Contemporaneous update: Google has developed images that use an adversarial attack to uniformly defeat classification attempts by standard CNN models. By making “stickers” out of these processed images, the presence of such an image, even at less than 20% of the image size, is sufficient to change the classification to what the ensemble dictates, rather than the primary object in an image. They look like this:
I am not aware of defined solutions to these problems – the obvious images that fool the classifier can probably be dealt with by ensembling other, more traditional forms of computer vision image analysis such as HOG or SVM’s. For a one-pixel attack, perhaps widening the network and increasing the number of training samples by either data augmentation or adversarially generated features might make the network more robust. This probably falls into the “too soon to tell” category.
There has been a great deal of interest and emphasis placed lately on understanding black-box models. I’ve written about some of these techniques in other posts. Some investigators feel this is less relevant. However, by understanding how the models fail, they can be strengthened. I’ve also written about this, but from a management standpoint. There is a trade off between accuracy at speed, robustness, and serendipity. I think the same principle applies to our AI’s as well. By understanding the frailty of speedy accuracy vs. redundancies that come at the expense of cost, speed, and sometimes accuracy, we can build systems and processes that not only work but are less likely to fail in unexpected & spectacular ways.

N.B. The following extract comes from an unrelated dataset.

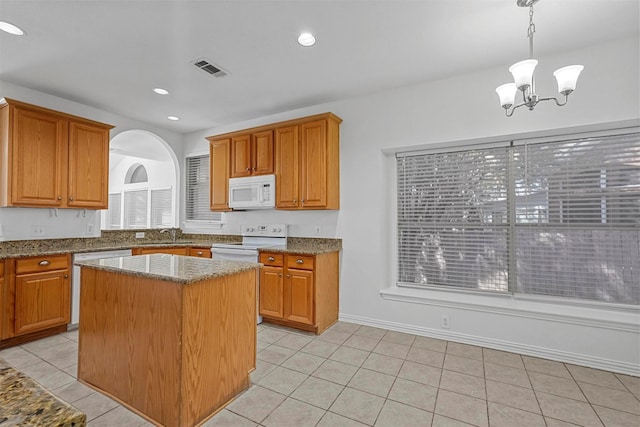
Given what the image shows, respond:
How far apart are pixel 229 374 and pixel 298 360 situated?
78cm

Let’s acknowledge the likelihood of failure of narrow AI where it is most likely to fail, and design our healthcare systems and processes around that, as we begin to incorporate AI into our practice and management. If we do that, we will truly get inside the OODA loop of our opponent – disease – and eradicate it before it even had a chance. What a world to live in where the only thing disease can say is, “I never saw it coming.”

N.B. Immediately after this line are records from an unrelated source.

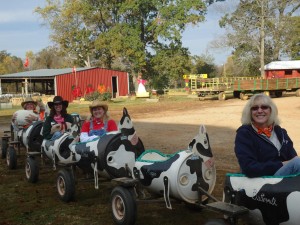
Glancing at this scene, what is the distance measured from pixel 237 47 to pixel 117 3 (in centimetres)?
1733

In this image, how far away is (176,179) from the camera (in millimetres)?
4055

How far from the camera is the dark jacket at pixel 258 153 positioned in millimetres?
3277

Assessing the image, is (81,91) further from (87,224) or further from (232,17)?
(87,224)

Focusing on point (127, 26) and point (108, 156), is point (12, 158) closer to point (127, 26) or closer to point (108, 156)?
point (108, 156)

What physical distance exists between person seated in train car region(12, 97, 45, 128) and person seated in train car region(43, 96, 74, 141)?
1752mm

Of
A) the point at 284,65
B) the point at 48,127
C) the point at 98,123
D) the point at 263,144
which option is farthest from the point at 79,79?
the point at 263,144

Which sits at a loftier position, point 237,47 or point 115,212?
point 237,47

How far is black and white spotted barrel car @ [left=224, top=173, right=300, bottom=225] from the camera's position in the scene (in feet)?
9.61

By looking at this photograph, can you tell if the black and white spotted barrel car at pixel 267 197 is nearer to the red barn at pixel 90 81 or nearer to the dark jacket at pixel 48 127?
the dark jacket at pixel 48 127

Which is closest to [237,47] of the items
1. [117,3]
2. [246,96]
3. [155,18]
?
[155,18]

*I believe OODA loops have mathematical analogues. The OODA loop is inherently Bayesian – next actions iteratively decided by prior probabilities. Iterative deep learning constructs include LSTM and RNN’s (Recurrent Neural Networks) and of course, General Adversarial Networks (GANs). There have been attempts to not only use Bayesian learning for hyperparameter optimization but also combining it with RL(Reinforcement Learning) & GANs. Time will only tell if this brings us closer to the vaunted AGI (Artificial General Intelligence)**.
**While I don’t think we will soon solve the AGI question, I wouldn’t be surprised if complex combinations of these methods, along with ones not yet invented, bring us close to top human expert performance in a Narrow AI. But I also suspect that once we start coding creativity and resilience into these algorithms, we will take a hit in accuracy as we approach less narrow forms of AI. We will ultimately solve for the best performance of these systems, and while it may even eventually exceed human ability, there will likely always be an error present. And in that area of error is where future medicine will advance.